EXERCISE AIM: From the first line to the last, return the data exactly, with no pictures.

PROVIDED ENTRIES:
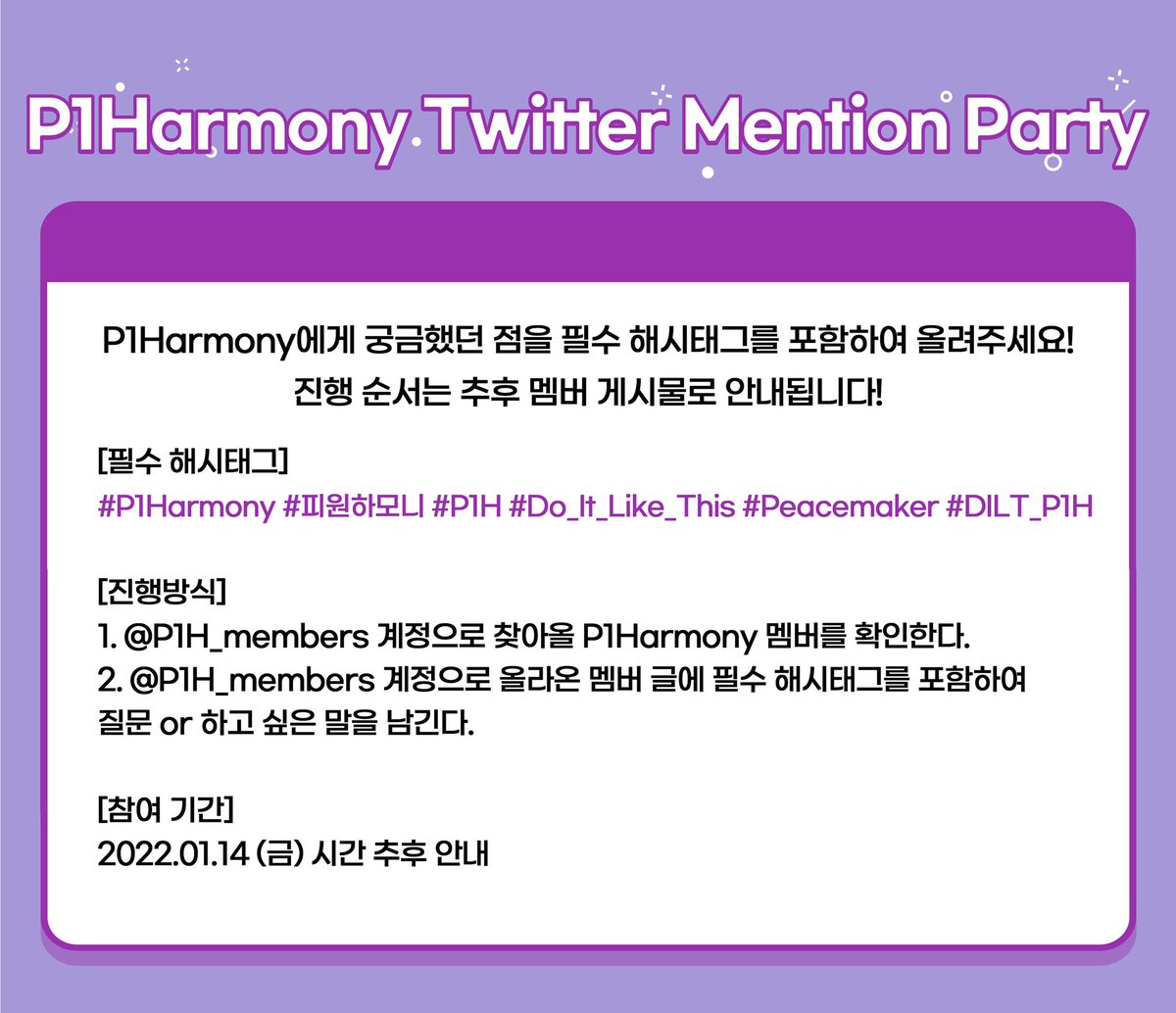 P1Harmony Twitter Mention Party

P1Harmony에게 궁금했던 점을 필수 해시태그를 포함하여 올려주세요! 진행 순서는 추후 멤버 게시물로 안내됩니다!

[필수 해시태그]
#P1Harmony #피원하모니 #P1H #Do_It_Like_This #Peacemaker #DILT_P1H

[진행방식]
1. @P1H_members 계정으로 찾아올 P1Harmony 멤버를 확인한다.
2. @P1H_members 계정으로 올라온 멤버 글에 필수 해시태그를 포함하여 질문 or 하고 싶은 말을 남긴다.

[참여 기간]
2022.01.14 (금) 시간 추후 안내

ANSWER TO THE PROBLEM:
 P1Harmony Twitter Mention Party

P1Harmony에게 궁금했던 점을 필수 해시태그를 포함하여 올려주세요! 진행 순서는 추후 멤버 게시물로 안내됩니다!

[필수 해시태그]
#P1Harmony #피원하모니 #P1H #Do_It_Like_This #Peacemaker #DILT_P1H

[진행방식]
1. @P1H_members 계정으로 찾아올 P1Harmony 멤버를 확인한다.
2. @P1H_members 계정으로 올라온 멤버 글에 필수 해시태그를 포함하여 질문 or 하고 싶은 말을 남긴다.

[참여 기간]
2022.01.14 (금) 시간 추후 안내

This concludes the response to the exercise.